Policy Evaluation: RoboScape provides differentiable, video-based simulation rollouts conditioned on sequences of robotic actions. Simulated success rates estimated within RoboScape correlate strongly ( $r = 0.953$ ) with results from ground-truth physics simulators, outperforming video models lacking physics supervision.

This supports the framework's practical value for pre-screening policy candidates, reducing physical robot trial costs, and accelerating iterative development.

5. Experimental Details and Dataset

RoboScape is trained on a large-scale, multi-modal video suite:

Source: 50,000 clips from AgiBotWorld-Beta across 147 tasks and 72 skills
Scale: 6.5 million training clips, processed over 5 epochs using 32 A800 GPUs
Annotations: Depth maps and keypoints generated via automated pipelines

Robust comparisons with leading baselines in both appearance (LPIPS/PSNR) and physics-aware (AbsRel, δ₁/δ₂, ΔPSNR) evaluations are reported across diverse robotic scenarios.
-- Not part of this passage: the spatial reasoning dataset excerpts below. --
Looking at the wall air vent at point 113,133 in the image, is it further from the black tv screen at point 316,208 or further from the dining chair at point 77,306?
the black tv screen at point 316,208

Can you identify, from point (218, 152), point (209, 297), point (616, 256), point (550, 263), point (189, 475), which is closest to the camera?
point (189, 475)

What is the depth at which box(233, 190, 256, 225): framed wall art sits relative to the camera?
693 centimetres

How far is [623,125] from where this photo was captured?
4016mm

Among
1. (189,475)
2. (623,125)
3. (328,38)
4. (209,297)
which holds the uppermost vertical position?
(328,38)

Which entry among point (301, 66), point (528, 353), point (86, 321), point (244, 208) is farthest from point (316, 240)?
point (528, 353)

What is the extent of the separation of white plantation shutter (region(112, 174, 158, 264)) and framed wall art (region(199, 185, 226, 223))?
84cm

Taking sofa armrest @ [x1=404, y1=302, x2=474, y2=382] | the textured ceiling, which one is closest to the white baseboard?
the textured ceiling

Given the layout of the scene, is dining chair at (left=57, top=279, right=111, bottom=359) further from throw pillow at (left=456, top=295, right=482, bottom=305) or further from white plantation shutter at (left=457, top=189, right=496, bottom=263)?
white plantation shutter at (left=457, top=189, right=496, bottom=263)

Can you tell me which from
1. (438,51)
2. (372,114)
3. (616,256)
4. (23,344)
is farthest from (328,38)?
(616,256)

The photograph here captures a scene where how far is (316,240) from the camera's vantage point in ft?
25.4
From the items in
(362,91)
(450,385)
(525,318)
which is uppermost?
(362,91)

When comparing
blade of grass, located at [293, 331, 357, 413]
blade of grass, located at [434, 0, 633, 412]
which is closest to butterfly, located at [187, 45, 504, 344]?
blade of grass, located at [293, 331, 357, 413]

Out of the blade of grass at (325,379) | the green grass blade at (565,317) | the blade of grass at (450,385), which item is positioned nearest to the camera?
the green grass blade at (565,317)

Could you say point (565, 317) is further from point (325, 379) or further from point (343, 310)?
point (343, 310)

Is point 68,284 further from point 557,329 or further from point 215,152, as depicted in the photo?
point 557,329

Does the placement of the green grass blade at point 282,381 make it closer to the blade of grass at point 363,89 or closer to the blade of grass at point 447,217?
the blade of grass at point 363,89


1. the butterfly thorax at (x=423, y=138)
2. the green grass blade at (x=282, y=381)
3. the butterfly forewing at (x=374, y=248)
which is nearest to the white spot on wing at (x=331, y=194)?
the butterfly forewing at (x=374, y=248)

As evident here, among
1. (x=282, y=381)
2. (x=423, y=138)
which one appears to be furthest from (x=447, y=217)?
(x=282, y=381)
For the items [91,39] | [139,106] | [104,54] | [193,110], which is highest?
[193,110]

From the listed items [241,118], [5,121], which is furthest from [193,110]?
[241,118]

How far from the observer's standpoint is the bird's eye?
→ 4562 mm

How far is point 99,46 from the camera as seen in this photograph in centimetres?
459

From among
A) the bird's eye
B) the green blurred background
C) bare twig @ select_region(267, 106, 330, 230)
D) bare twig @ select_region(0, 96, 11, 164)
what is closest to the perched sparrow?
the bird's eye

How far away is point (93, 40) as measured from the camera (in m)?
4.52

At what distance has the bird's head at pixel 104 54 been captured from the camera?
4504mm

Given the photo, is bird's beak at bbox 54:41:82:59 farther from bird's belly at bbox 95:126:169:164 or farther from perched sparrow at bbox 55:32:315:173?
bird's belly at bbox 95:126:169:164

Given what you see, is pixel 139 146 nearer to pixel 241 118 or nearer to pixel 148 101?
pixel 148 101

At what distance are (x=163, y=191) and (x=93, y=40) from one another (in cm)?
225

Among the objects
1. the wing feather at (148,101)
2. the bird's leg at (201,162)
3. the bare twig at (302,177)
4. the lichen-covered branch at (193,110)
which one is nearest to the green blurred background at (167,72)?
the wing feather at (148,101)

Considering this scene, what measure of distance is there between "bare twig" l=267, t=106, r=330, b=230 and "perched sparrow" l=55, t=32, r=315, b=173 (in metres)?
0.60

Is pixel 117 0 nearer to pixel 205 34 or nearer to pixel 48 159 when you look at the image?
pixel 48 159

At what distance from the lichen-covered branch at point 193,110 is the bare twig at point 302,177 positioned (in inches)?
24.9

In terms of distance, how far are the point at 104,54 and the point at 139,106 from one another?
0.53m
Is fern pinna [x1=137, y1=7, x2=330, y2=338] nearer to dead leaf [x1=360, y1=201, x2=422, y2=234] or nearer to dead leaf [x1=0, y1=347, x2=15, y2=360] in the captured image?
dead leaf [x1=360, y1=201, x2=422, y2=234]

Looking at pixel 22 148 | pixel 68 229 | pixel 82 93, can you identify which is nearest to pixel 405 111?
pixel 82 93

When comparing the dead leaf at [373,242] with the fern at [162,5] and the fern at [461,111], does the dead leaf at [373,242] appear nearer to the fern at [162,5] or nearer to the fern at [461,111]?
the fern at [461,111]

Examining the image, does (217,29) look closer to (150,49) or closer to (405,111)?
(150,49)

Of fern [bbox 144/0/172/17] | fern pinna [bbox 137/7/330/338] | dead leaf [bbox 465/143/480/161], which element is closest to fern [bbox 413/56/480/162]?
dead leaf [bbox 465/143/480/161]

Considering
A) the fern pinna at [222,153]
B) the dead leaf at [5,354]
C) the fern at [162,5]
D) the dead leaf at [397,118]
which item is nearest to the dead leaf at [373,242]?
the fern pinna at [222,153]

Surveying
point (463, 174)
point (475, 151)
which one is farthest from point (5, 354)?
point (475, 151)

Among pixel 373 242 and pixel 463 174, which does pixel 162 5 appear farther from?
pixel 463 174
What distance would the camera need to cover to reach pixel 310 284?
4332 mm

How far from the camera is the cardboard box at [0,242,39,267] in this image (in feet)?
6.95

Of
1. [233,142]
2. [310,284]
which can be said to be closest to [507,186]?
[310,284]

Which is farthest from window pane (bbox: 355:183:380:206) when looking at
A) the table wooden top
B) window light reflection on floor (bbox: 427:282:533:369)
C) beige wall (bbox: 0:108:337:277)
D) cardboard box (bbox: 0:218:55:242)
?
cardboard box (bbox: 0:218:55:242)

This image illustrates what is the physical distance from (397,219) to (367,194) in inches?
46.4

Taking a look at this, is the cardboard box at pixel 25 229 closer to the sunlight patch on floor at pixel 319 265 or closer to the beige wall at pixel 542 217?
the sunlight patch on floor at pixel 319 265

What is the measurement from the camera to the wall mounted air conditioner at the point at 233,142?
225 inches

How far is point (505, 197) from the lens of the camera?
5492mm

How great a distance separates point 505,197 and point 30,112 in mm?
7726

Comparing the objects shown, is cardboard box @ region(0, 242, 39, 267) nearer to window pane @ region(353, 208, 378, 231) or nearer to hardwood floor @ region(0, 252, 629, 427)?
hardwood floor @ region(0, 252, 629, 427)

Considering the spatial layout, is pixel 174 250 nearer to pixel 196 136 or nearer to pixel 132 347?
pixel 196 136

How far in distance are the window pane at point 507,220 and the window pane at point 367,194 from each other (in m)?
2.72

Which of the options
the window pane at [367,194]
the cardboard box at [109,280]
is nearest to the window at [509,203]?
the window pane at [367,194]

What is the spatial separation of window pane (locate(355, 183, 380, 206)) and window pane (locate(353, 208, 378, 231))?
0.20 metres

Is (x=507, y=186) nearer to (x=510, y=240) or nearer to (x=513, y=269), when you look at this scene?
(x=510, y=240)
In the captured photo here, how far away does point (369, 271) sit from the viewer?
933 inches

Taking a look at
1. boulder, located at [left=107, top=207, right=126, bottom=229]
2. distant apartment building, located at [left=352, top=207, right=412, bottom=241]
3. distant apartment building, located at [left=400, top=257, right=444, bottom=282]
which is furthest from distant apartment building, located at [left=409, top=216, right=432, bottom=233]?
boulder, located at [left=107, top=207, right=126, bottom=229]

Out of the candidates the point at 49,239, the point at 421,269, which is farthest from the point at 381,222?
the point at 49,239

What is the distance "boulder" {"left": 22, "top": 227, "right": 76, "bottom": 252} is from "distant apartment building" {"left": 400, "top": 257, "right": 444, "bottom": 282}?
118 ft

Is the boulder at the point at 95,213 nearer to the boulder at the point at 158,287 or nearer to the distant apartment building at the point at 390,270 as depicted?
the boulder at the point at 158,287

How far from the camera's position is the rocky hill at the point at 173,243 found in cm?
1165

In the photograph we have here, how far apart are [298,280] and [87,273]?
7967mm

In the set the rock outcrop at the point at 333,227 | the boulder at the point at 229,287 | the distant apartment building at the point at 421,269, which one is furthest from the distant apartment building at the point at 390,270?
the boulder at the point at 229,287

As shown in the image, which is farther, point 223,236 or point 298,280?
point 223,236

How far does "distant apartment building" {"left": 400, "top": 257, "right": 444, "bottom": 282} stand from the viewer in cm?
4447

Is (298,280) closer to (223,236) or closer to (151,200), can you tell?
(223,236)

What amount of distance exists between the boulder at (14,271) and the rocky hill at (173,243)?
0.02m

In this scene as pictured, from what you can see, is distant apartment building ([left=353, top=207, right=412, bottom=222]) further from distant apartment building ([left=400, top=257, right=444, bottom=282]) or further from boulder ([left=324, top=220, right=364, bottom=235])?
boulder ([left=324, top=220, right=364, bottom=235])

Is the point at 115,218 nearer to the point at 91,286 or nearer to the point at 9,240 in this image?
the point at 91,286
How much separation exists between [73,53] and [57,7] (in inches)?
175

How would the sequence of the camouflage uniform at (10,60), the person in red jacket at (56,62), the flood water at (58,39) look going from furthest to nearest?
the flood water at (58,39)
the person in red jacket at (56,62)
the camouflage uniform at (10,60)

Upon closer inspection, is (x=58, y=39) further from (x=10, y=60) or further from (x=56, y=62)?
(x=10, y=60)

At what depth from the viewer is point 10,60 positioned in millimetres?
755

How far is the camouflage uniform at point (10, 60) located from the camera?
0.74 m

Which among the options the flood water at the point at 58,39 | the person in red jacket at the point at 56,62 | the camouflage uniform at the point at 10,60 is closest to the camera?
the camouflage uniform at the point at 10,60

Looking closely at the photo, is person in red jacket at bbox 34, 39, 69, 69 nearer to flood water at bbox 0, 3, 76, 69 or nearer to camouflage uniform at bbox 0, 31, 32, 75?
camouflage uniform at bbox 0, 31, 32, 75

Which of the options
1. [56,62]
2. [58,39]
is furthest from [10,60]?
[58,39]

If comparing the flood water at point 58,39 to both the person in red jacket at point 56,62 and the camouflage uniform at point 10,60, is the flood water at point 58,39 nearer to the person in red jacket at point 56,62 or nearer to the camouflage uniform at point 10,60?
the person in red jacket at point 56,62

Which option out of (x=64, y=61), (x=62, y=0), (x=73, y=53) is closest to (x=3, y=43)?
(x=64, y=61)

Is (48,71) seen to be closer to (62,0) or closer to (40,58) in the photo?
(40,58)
6. Broader Implications and Future Trajectory

The integrated design of RoboScape—embedding physics knowledge (depth, keypoints) into joint RGB video learning—enables efficient and robust world model training without reliance on heavy, cascaded physics simulations. This approach suggests a path toward scalable robotics research by:

Lowering hardware/data collection requirements
Facilitating safe, efficient learning in simulation before real-world deployment
Enabling new research directions in sim-to-real transfer and offline reinforcement learning where both visual and physical realism are essential

The framework's extensibility and emphasis on physical plausibility position it as a foundation for advanced embodied AI, with implications for future integrations with real-robot platforms and broader use in safety-critical fields such as healthcare and disaster response. An explicit next step, as mentioned in the source, is the unification of RoboScape simulation and real robot evaluation to further validate sim-to-real generalization.

RoboScape connects directly to broader trends in robotics research, including those identified by earlier works on web-scale evolutionary robotics (1406.3337), photorealistic simulation environments (1810.06936), educational visual programming tools for ROS-based robots (2011.13706), and reinforcement-learning-based service robot planners (2103.05225). A plausible implication is that the efficient, physics-informed approach of RoboScape lowers entry barriers for both research and education by supplying high-fidelity synthetic data and robust, controllable environments for simulation-driven innovation.

RoboScape thus represents an architectural and methodological advance in the development of embodied AI, demonstrating that integrated physics supervision within world models contributes directly to higher-quality video prediction, more reliable policy training, and robust offline evaluation for modern robotics research.